With Ganassi Racing’s Franchitti and Scott Dixon suffering through curiously inconsistent and sometimes uncompetitive seasons, Power’s path to the championship looked even clearer. Until Andretti and Hunter-Reay entered the picture.

We’ve been trying to convince ourselves for the past couple of years that Power was fully up to speed and comfortable on ovals. He finally scored a race win at Texas last year, but that’s one oval triumph in 34 tries.

This year, there were only four oval races on the IndyCar Series schedule. But once again, they proved to be Power’s Achilles’ heel.

“It’s definitely frustrating that three years in a row I convincingly won the road course championship, and it’s very obvious that the ovals … I just don’t know why I can’t put my finger on one particular thing that I don’t do right,” Power said.

The entire Penske team went the extra mile to try to keep the championship in Power’s hands. Twenty crew members swarmed over his wrecked car, enabling him to get back out to run 12 more laps that forced Hunter-Reay to earn an additional position on the track to win the championship.
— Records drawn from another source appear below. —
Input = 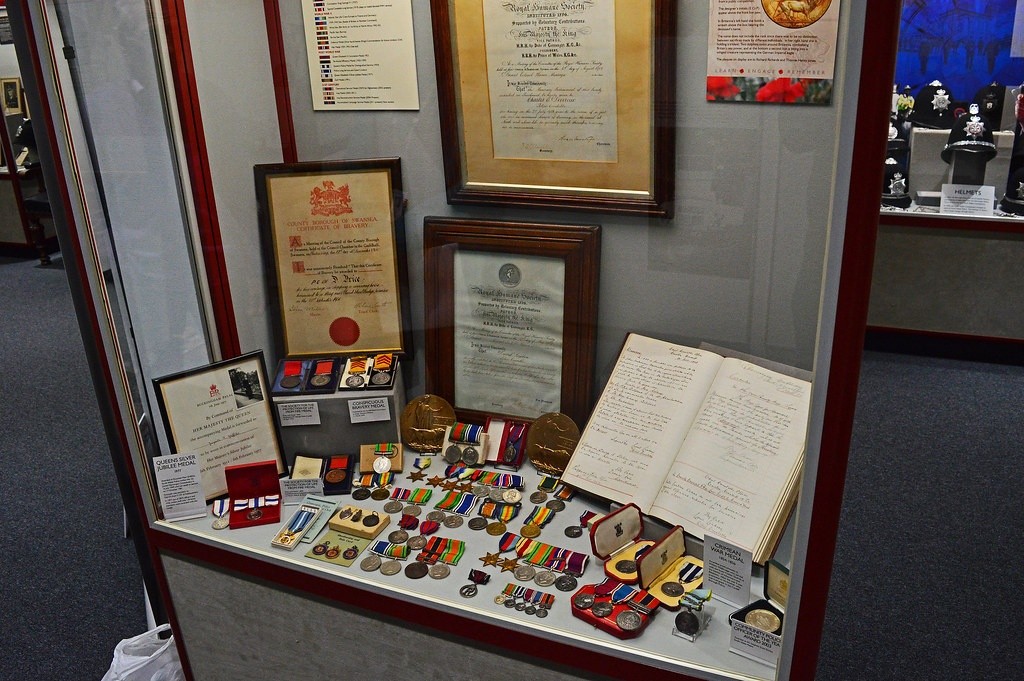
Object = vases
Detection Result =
[896,108,911,123]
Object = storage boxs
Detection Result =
[270,354,409,462]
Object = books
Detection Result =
[561,333,813,568]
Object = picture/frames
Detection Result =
[0,77,23,113]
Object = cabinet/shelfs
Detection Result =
[0,0,1024,681]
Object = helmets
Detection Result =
[939,101,1000,162]
[906,78,958,128]
[974,81,1014,135]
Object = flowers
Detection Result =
[897,93,915,110]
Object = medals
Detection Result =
[212,353,780,644]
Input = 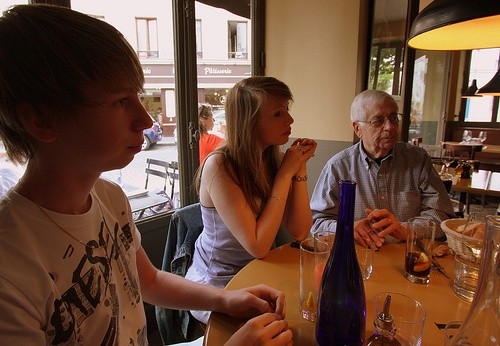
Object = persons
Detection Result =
[0,4,294,346]
[184,74,317,323]
[156,106,162,124]
[310,89,454,252]
[197,101,227,166]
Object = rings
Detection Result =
[301,148,305,154]
[388,217,392,223]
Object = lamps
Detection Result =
[407,0,500,51]
[461,79,482,98]
[474,68,500,96]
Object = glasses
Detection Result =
[357,113,404,128]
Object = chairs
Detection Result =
[443,144,482,161]
[136,157,179,219]
[155,203,206,345]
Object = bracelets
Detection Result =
[291,174,308,182]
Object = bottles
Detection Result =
[364,294,401,346]
[454,161,471,179]
[447,215,500,345]
[316,180,364,346]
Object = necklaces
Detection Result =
[38,191,110,249]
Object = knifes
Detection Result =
[417,239,451,280]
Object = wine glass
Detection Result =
[441,149,455,173]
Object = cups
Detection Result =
[445,320,497,346]
[365,291,425,346]
[438,173,453,195]
[299,230,377,322]
[441,218,487,303]
[463,129,487,146]
[404,217,436,282]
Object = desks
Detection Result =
[202,234,500,346]
[443,141,500,162]
[434,164,500,196]
[129,192,169,219]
But it was not enough.

“There’s no use in dwelling on it,” he added. “Racing is tough. IndyCar in particular is tough. It’s easy to go and point fingers and all that as to why we didn’t win, but at the end of the day, Hunter-Reay did a very solid job. He won more races than anyone. He won on ovals and road courses, and he’s definitely a deserving champion. He’s just an all-around good driver.”

The question is, what’s next for Power. With Hunter-Reay now established as a series champion and a threat on any kind of racetrack, can Power up his game and finally claim that elusive championship crown after three crushing disappointments?

One man thinks so: his latest rival.

“I think Will is one of the great talents there has been in IndyCar in a very long time,” Hunter-Reay said. “His talent level, and what he does on the track, especially some of these road courses and street circuits. … He certainly would be a deserving champion if he won it.

“But we really had a breakout year. We fought for this thing and we really earned it.”